Christofer Lendel

Christofer Lendel received his PhD in Biotechnology from KTH in 2006. After post-doctoral research at the University of Cambridge, Stockholm University and the Swedish University for Agricultural Sciences in Uppsala he returned to KTH in 2015. He has currently a position as Professor in Biophysical Chemistry with a focus on materials and interfaces.

Christofer Lendel’s research concerns the structural and functional properties of protein molecules; i.e. what they look like, how they perform their functions, why they sometimes misbehave and cases disease, and how we can exploit them as building blocks for biobased materials. In particular, he is fascinated by the self-assembly of protein molecules into nanoscale fibrils. These are key events in many biochemical processes ranging from neurodegenerative disorders, such as Alzheimer’s disease, to the design of novel nanomaterials. One of the central research questions is whether there are any fundamental differences between the fibrils produced from agricultural protein resources and those that form in our bodies when we suffer from disease. Another is how we can mimic natural assembly processes for proteins materials in order to create new solutions for a sustainable society. This could be materials that replace environmentally problematic materials (e.g. oil-based plastics) or that have a function that can solve environmental challenges (e.g. water purification). Another important area is the food sector, where the structural properties of proteins constitute a significant part of the taste experience.

 

Latest news

New insights about the structure of spider silk fibers

In collaboration with My Hedhammar's group we have explored the structurucral properties of spider silk. Spider silk proteins, spidroins, are complex macromolecules consisting of a repetitive region flanked by non-repetitive N- and C-terminal domains (NT and CT). While the repetitive region is fundamental for the mechanical properties of the final fiber, the terminal domains are believed to control the assembly process, as a response on changes in the environment when the spidroins are pushed through the spinning duct. We exploit the ability of the CT domain to form silk-like fibers on its own, to gain new insights about its functional role. Using an integrative structural biology approach, we show for the first time that the CT domain, unlike the NT domain, undergoes an alpha-to-beta structural transition upon fiber formation. The results highlight a segment that is part of helix 4 in the soluble structure of CT as a potential driver for this process. The paper was just published in Nature Communications.

Research Interests

The assembly of protein molecules into nanoscale aggregates and amyloid fibrils are key events in many biochemical processes ranging from neurodegenerative disorders, such as Alzheimer’s disease, to the design of novel nanomaterials. In my research I investigate the structural properties and interactions of such protein aggregates. In particular, I am interested in the molecular mechanisms for how protein nanostructures interact with other (bio)molecules.

 

New materials from protein nanofibrils

Protein nanofibrils display extraordinary mechanical and functional properties and has the potential to be used as building blocks for new materials with hieracrical structures. We develop methods to produce fibrils from protein-rich and renewable sources (e.g. plant proteins) and the technology to produce new protein-based materials.

 

Pathological mechanisms of protein aggregates

Protein self-assembly and deposition are hallmarks of many serious diseases but the disease-causing mechanisms remain enigmatic.  However, any pathological mechanism must involve interactions between the protein aggregates and other biomolecules. We explore and characterize such interactions in order to better understand what makes a protein nanostructure toxic.
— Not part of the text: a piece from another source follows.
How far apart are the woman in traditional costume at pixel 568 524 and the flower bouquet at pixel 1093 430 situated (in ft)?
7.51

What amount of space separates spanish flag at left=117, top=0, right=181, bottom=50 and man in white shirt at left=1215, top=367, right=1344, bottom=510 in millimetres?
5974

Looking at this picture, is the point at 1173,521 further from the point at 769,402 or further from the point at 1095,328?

Inhibitors of protein aggregation

The mechanisms of action for small molecule inhibitors of protein aggregation remain poorly understood and the development of new therapeutics against amyloid diseases is slow. Interfering with protein self-assembly is complicated and essentially different from traditional drug design. By studying the binding mechanisms of small molecules to aggregation-prone proteins we believe that we will better understand what type of molecules could be explored as drug candidates for amyloid-diseases.

Group members

Rahul Sharma (Post Doc)

Jing Hu (Post Doc)

Selected publications

Structural conversion of the spidroin C-terminal domain during assembly of spider silk fibers. De Oliveira et al. Nat. Commun. (2024)
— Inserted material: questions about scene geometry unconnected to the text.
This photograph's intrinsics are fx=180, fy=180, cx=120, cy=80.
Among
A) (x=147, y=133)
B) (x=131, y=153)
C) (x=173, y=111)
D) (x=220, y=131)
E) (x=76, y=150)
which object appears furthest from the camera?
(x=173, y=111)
Protein nanofibrils and their use as building blocks of sustainable materials (review). Lendel & Solin RSC Adv.(2021).

Extracellular protein components of amyloid plaques and their roles in Alzheimer’s disease pathology (review). Rahman & Lendel Mol. Neurodegen. (2021).

High-temperature and chemically resistant foams from sustainable nanostructured protein. Yeet al. Adv. Sustainable Syst. (2021).
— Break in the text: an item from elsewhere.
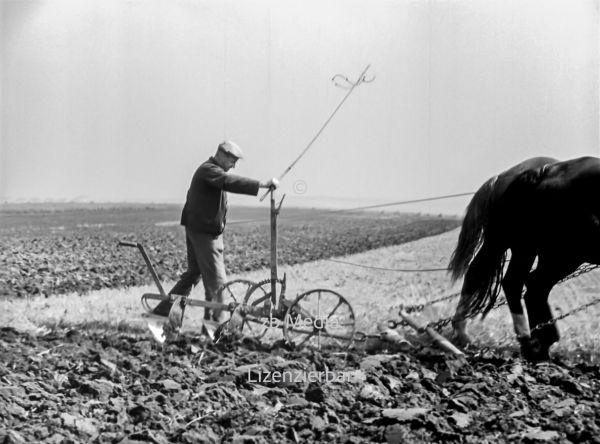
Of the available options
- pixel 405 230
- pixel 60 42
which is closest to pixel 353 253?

Dissecting the structural organization of multiprotein amyloid aggregates using a bottom-up approach. Chaudharyet al. ACS Chem. Neurosci. (2020).

Flow-assisted assembly of nanostructured protein microfibers. Kamadaet al.Proc. Natl. Acad. Sci. USA (2017).

Binding of human proteins to amyloid-β protofibrils. Rahmanet al. ACS Chem. Biol. (2015).

A hexameric peptide barrel as building block of amyloid-β protofibrils. Lendelet al. Angew. Chem. Int. Ed (2014).

Inhibition of amyloid formation (review). Härd & Lendel J. Mol. Biol. (2012).